But $\{g_{n_k}\}$ is bounded so it suffices to show $\|(x \cdot x) x_{n_k} - (x_{n_k} \cdot x) x \| \to 0$. \begin{align*} \|x_{n_k} (x \cdot x) - (x_{n_k} \cdot x) x\| &= \|x_{n_k} (x \cdot x) - (x\cdot x) x + (x \cdot x) x - (x_{n_k} \cdot x) x\|\\ & = \|(x \cdot x)( x_{n_k} - x ) + ((x -x_{n_k}) \cdot x) x\|\\ & \leq \|x\|^2 \| x_{n_k} - x \| + |(x -x_{n_k}) \cdot x| \|x\|\\ & \leq \|x\|^2 \| x_{n_k} - x \| + \|x -x_{n_k}\| \|x\| \|x\|\\ & = 2\|x\|^2 \| x_{n_k} - x \|\to 0 \end{align*} , where we used Cauchy Schwartz in the second inequality.

($g_{n_k} \to g$) \begin{align*} g_{n_k} - g & = \frac{g_{n_k} (x \cdot x) - y \cdot x}{x \cdot x} \end{align*} Again, we show $|g_{n_k} (x \cdot x) - y \cdot x| \to 0$. \begin{align*} |g_{n_k} (x \cdot x) - y \cdot x| & = |g_{n_k} (x \cdot x) - y_k \cdot x + y_k \cdot x - y \cdot x|\\ & = |(g_{n_k}x - g_{n_k} x_{n_k}) \cdot x + (y_k - y) \cdot x|\\ & \leq \underbrace{|g_{n_k}|}_{{\text{bounded}}}\|x - x_{n_k}\|\|x\|+ \|y_k - y \|\|x\| \to 0 \end{align*} So $g_{n_k} \to g$. Since $\{g_n\}$ is Cauchy, the whole sequence will converge to $g$. Recall that $x,y = gx \in K$, so that $g \in G_K$. So that the Cauchy sequence $\{g_n\}$ has limit $g$ in $G_K$ and we can conclude $G_K$ is complete.


(Another answer) This shows $G_K$ is complete with a different approach: Observe that

$A \subseteq \Bbb{R}\backslash \{0\}$ is complete iff $A$ is closed and $d(0,A) > 0$.
__________________________________________________
■ **WORK TO COMPLETE**: According to the alternative approach in the proof text, when is a set $A \subseteq \Bbb{R}\backslash \{0\}$ complete? These records have no connection to the proof text.

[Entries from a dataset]
__________________________________________________
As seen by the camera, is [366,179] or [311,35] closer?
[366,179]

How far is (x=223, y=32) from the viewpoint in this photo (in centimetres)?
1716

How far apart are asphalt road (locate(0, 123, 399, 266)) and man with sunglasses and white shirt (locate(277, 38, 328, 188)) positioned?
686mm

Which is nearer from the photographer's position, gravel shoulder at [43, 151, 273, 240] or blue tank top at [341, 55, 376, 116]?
__________________________________________________
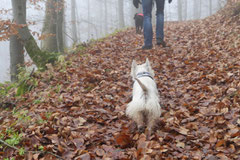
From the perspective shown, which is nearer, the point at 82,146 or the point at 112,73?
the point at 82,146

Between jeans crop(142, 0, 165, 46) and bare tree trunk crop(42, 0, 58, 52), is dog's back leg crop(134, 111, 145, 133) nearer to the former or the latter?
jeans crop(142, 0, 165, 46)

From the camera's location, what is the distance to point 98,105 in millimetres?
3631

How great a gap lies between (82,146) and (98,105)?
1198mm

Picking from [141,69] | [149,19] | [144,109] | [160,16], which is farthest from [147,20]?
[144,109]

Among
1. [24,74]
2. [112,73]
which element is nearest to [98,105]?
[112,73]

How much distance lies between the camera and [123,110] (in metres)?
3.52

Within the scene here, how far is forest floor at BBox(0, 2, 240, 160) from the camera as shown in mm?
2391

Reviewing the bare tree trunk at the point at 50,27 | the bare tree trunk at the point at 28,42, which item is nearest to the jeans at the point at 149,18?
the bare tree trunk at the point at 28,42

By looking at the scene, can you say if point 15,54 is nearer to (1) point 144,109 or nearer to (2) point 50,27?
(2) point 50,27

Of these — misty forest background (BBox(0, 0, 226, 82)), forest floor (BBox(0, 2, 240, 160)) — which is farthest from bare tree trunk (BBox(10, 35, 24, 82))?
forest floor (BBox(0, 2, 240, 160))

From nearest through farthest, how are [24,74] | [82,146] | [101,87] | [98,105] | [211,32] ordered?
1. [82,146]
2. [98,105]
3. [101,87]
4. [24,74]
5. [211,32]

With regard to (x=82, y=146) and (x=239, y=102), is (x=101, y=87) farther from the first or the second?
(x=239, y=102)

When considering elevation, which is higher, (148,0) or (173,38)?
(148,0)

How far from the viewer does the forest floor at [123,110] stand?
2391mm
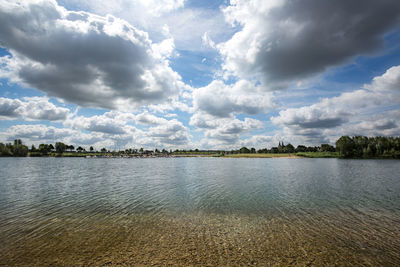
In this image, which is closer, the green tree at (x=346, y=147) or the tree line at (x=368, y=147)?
__________________________________________________
■ **ANSWER TO THE PROBLEM**: It is complete if and only if $A$ is closed and $d(0,A) > 0$.